(Directions)
Give the entries between the line holding "Looking at the picture, would" and the line holding "13383 millimetres", inclusive, as a numbered list with blank lines omitted. Leave out the pictures.

Entries on scenes in images:
++++

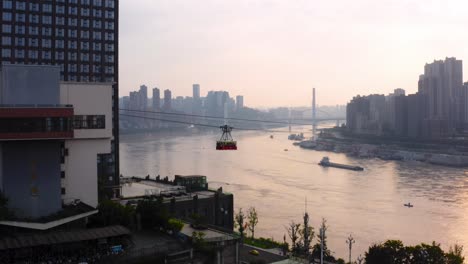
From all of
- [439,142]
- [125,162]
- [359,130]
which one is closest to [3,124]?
[125,162]

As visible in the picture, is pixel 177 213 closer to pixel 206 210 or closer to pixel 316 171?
pixel 206 210

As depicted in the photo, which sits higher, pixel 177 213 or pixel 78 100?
pixel 78 100

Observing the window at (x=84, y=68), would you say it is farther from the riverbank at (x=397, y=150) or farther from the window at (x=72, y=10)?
the riverbank at (x=397, y=150)

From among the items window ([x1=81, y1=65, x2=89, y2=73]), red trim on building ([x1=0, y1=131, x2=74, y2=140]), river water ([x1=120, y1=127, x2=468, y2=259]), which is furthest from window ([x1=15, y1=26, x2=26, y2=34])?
river water ([x1=120, y1=127, x2=468, y2=259])

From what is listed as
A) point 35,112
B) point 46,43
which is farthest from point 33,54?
point 35,112

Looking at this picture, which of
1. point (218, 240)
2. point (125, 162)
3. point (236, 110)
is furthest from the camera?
point (236, 110)
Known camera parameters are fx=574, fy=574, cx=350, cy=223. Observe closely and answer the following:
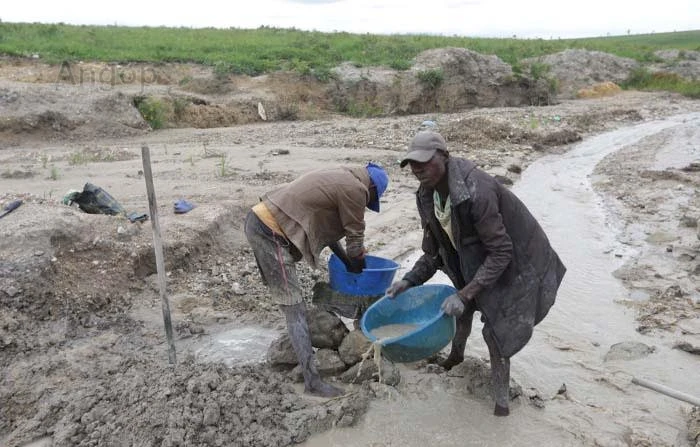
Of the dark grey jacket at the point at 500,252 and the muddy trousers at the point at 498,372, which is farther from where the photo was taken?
the muddy trousers at the point at 498,372

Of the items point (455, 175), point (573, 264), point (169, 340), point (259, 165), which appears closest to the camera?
point (455, 175)

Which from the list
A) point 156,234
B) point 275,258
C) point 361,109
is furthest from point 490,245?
point 361,109

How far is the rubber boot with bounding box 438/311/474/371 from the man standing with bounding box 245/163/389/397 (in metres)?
0.78

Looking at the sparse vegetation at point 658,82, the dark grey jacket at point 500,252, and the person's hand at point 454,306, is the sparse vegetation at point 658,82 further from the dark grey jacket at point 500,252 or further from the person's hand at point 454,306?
the person's hand at point 454,306

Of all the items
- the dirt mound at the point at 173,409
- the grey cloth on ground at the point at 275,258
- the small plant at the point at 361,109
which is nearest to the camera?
the dirt mound at the point at 173,409

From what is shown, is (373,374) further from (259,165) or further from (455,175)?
(259,165)

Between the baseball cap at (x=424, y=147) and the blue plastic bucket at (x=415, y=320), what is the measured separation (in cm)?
→ 83

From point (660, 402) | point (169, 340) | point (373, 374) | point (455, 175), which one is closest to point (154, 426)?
point (169, 340)

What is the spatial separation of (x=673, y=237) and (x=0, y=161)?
9889 millimetres

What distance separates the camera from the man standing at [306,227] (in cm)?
330

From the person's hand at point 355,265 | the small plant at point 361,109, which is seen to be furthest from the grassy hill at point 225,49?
the person's hand at point 355,265

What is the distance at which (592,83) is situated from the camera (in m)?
23.5

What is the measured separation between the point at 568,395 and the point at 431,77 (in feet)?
48.5

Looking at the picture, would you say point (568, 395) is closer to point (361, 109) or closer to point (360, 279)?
point (360, 279)
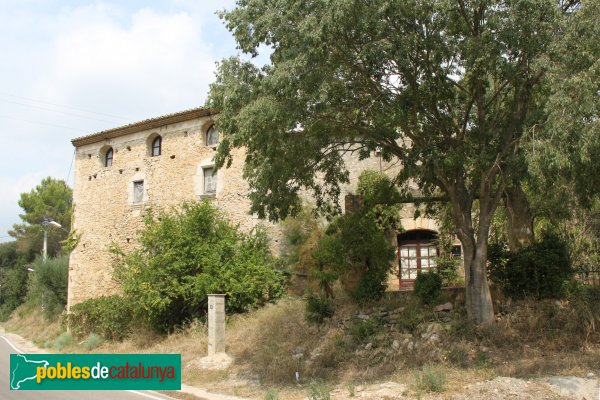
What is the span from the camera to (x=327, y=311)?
1364cm

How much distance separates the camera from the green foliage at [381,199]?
13383 millimetres

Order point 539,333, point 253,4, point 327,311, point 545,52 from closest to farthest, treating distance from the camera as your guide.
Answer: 1. point 545,52
2. point 253,4
3. point 539,333
4. point 327,311

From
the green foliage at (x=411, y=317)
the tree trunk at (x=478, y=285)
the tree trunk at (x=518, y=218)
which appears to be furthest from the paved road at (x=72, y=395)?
the tree trunk at (x=518, y=218)

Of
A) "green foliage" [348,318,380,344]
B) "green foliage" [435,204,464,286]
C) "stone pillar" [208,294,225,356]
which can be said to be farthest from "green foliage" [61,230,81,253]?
"green foliage" [348,318,380,344]

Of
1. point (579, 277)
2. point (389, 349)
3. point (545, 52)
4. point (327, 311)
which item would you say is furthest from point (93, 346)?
point (545, 52)

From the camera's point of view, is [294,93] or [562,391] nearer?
[562,391]

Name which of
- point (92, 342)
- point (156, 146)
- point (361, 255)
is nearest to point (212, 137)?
point (156, 146)

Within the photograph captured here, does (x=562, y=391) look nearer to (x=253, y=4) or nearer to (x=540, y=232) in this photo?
(x=540, y=232)

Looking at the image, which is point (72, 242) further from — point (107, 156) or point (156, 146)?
point (156, 146)

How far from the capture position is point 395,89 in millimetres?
10656

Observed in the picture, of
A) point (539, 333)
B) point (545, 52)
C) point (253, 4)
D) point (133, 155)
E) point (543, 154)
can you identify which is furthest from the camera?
point (133, 155)

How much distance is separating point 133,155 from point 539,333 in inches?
752

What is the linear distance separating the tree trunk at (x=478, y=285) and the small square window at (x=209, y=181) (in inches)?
502

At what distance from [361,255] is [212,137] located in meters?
10.7
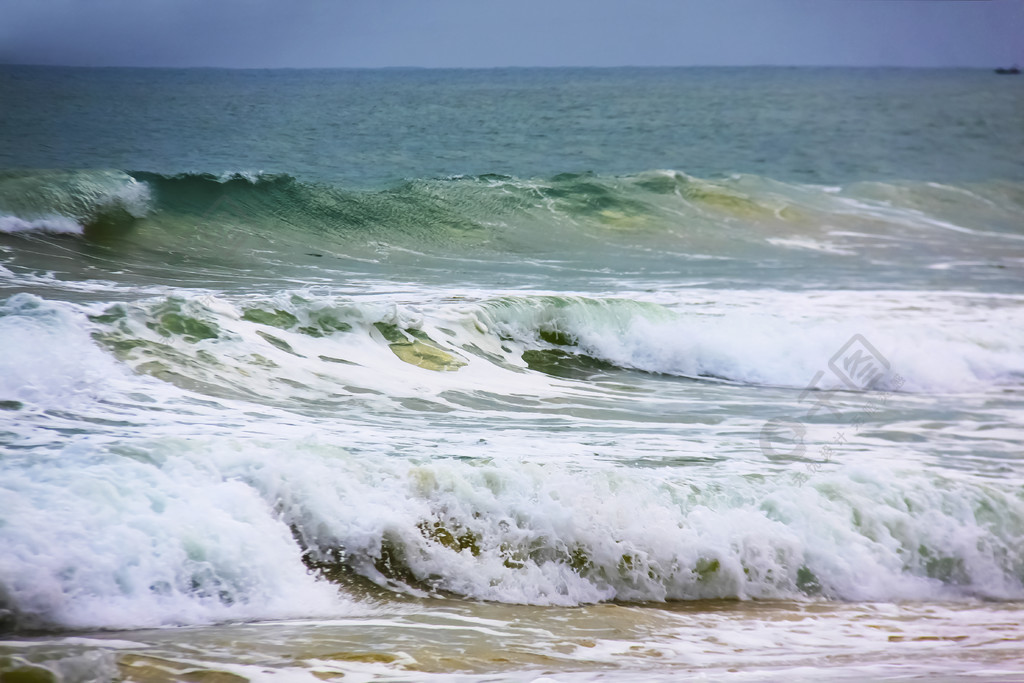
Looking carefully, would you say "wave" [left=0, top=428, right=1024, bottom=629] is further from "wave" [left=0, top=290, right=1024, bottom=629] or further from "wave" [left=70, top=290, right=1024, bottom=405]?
"wave" [left=70, top=290, right=1024, bottom=405]

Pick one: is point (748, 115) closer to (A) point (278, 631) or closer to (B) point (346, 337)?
(B) point (346, 337)

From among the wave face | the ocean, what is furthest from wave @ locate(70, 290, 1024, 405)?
the wave face

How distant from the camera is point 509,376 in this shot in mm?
3082

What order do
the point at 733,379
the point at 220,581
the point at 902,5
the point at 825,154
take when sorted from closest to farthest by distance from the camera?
the point at 220,581 < the point at 733,379 < the point at 902,5 < the point at 825,154

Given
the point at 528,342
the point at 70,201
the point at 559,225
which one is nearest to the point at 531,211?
the point at 559,225

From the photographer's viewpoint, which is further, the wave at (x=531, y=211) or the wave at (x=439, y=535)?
the wave at (x=531, y=211)

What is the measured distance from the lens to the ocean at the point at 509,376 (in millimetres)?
1562

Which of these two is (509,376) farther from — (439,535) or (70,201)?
(70,201)

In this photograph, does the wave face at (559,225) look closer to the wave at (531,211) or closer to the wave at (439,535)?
the wave at (531,211)

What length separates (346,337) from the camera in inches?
118

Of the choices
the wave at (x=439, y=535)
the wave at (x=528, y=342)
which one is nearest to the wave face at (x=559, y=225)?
the wave at (x=528, y=342)

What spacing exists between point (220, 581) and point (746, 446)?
1499 millimetres

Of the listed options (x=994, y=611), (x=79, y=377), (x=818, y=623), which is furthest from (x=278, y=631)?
(x=994, y=611)

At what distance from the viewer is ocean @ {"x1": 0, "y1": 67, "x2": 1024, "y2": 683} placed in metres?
1.56
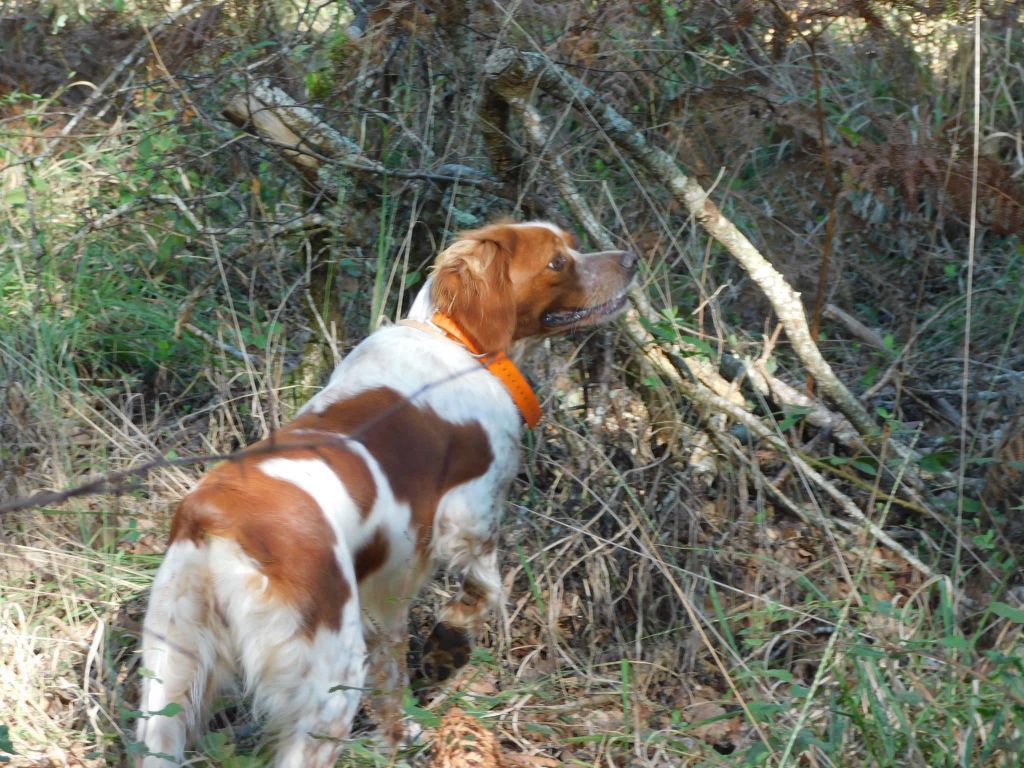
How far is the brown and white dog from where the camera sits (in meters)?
2.51

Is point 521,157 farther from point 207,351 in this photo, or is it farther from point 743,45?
point 207,351

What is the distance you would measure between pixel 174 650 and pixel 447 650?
1.02 m

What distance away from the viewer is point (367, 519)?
111 inches

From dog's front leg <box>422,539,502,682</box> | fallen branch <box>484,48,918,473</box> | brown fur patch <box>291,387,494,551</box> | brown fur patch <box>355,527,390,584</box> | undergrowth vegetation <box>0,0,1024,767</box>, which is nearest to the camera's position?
brown fur patch <box>355,527,390,584</box>

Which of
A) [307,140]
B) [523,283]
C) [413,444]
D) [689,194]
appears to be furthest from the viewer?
[307,140]

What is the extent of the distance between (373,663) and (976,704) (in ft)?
4.37

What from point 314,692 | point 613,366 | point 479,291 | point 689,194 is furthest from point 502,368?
point 314,692

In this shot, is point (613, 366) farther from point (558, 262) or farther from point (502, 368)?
point (502, 368)

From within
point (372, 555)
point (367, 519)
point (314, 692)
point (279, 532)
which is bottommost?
point (314, 692)

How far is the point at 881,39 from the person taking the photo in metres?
3.61

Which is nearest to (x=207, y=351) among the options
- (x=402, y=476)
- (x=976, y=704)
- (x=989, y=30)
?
(x=402, y=476)

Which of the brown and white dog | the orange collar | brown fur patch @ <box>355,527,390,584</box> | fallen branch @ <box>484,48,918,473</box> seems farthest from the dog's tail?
fallen branch @ <box>484,48,918,473</box>

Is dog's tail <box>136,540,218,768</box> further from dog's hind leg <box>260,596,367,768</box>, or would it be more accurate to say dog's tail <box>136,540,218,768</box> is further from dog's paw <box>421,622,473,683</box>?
dog's paw <box>421,622,473,683</box>

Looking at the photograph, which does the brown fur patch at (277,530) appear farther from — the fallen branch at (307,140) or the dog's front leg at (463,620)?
the fallen branch at (307,140)
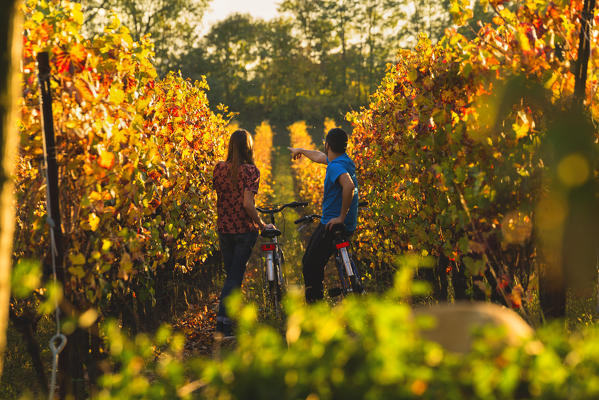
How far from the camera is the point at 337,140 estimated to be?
515 cm

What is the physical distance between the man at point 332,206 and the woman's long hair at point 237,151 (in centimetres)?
87

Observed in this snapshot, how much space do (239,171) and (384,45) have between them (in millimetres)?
53656

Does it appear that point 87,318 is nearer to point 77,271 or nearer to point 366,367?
point 77,271

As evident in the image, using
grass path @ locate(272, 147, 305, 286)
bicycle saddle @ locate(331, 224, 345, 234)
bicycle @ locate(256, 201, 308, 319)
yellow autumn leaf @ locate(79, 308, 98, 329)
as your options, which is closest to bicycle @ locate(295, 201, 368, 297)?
bicycle saddle @ locate(331, 224, 345, 234)

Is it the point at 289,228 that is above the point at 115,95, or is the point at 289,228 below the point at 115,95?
below

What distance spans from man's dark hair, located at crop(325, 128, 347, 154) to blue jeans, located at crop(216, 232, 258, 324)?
1.32 meters

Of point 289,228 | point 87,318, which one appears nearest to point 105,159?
point 87,318

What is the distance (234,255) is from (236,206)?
1.78 ft

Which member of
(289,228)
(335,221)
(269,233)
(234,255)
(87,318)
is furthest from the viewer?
(289,228)

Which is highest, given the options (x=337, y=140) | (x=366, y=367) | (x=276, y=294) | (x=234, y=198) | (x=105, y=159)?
(x=337, y=140)

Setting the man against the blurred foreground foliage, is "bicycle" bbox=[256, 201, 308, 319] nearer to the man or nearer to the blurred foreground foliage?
the man

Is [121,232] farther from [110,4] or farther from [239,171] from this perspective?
[110,4]

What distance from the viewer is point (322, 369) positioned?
1505 millimetres

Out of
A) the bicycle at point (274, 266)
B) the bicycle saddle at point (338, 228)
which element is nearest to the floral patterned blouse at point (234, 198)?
the bicycle at point (274, 266)
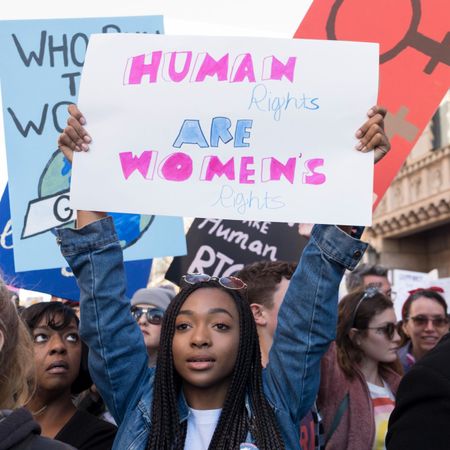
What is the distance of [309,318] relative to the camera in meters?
2.60

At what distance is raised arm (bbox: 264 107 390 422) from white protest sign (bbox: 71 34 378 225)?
0.27 ft

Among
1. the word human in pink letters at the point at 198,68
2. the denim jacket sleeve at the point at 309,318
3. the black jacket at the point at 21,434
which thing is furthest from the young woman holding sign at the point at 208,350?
the black jacket at the point at 21,434

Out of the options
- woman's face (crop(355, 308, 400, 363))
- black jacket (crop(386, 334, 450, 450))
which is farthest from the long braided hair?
woman's face (crop(355, 308, 400, 363))

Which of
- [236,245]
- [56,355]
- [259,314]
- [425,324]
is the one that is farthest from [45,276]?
[425,324]

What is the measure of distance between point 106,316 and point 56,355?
105 cm

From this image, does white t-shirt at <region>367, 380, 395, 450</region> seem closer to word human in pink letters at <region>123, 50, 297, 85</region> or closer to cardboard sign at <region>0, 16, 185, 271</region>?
cardboard sign at <region>0, 16, 185, 271</region>

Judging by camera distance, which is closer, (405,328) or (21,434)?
(21,434)

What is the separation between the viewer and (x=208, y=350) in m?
2.61

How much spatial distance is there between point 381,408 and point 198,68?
6.70 feet

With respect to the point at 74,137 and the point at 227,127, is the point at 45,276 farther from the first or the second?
the point at 227,127

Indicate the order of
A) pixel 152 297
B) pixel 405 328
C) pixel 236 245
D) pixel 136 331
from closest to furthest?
pixel 136 331, pixel 152 297, pixel 236 245, pixel 405 328

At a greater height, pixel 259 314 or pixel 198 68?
pixel 198 68

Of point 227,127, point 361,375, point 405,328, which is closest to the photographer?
point 227,127

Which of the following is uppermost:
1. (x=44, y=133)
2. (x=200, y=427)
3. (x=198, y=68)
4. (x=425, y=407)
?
(x=44, y=133)
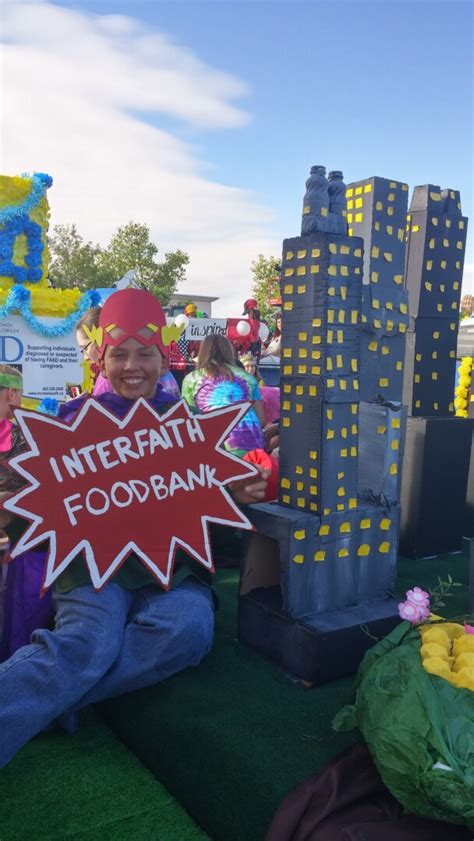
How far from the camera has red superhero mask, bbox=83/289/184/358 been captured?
7.41 ft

++++

(Exercise response)
1. Looking at the picture, would you say point (568, 395) is closer to point (361, 109) or closer to point (360, 279)?
2. point (360, 279)
3. What is the span from the camera to (x=327, y=311)?
4. 1364cm
5. How much distance separates the camera from the green foliage at [381,199]?
6. 13383 millimetres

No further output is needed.